The Supreme Court has refused to interfere in a ruling that legal professional privilege (LPP) which covers an email does not extend to any attachments.
The court has decided to refuse Mike Ashley’s Frasers Group permission to appeal against a Court of Appeal decision last year, stating that the application did not raise “an arguable point of law”.
It had been asked whether an email with attachments should be treated as a single communication for the purposes of LPP, such that if the email was privileged, its attachments were also privileged.
The Court of Appeal decided that, so long as the attachments themselves were not privileged, then they did not attract privilege by being attached to an email that was.
The Financial Reporting Council (FRC) is investigating the conduct of Grant Thornton and an individual there over a structure adopted by Sports Direct International PLC (now Frasers Group PLC) concerning VAT.
As part of its investigation, the FRC requested and received 2,000 documents but Sports Direct withheld 40 documents – 19 emails and 21 attachments – on the basis that they were covered by LPP.
After a first instance decision by Mr Justice Arnold, the main part of the Court of Appeal’s ruling was that there were no special rules allowing regulators such as the FRC to override the protection of LPP.
The FRC also argued that, even if the emails themselves were protected by LPP, some of the attachments were pre-existing documents and were not protected simply by being attached to privileged emails.
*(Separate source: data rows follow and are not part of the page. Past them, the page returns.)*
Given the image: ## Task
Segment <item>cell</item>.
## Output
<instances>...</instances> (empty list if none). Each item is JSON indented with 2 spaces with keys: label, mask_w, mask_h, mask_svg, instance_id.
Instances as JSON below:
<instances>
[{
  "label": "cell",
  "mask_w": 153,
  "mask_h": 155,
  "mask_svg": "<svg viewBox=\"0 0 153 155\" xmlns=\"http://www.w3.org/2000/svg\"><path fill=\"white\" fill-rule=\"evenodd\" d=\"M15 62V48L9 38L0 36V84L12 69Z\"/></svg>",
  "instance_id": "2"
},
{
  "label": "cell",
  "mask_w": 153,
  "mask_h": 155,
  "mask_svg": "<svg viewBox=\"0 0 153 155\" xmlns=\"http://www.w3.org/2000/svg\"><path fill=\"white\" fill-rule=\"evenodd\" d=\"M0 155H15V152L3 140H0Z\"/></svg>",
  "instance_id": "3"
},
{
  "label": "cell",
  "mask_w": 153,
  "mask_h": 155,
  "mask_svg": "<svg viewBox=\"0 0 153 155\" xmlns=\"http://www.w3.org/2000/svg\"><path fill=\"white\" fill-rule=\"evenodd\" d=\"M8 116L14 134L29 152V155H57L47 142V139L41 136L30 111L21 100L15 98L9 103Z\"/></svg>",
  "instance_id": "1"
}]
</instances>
Arnold J found for the regulator.
Lady Justice Rose said “the proposition that what is privileged in this case is not the document but the fact of the communication of that document to a legal adviser” could not survive the Court of Appeal’s ruling in Ventouris and the case law cited in it.
“The ordinary civil procedure process requires the disclosure of all free-standing documents which are relevant to the pleaded issues in dispute between the parties, regardless of whether they have been attached to emails at any point.”
The court dismissed the appeal on this point “in so far as those attachments are not themselves privileged”.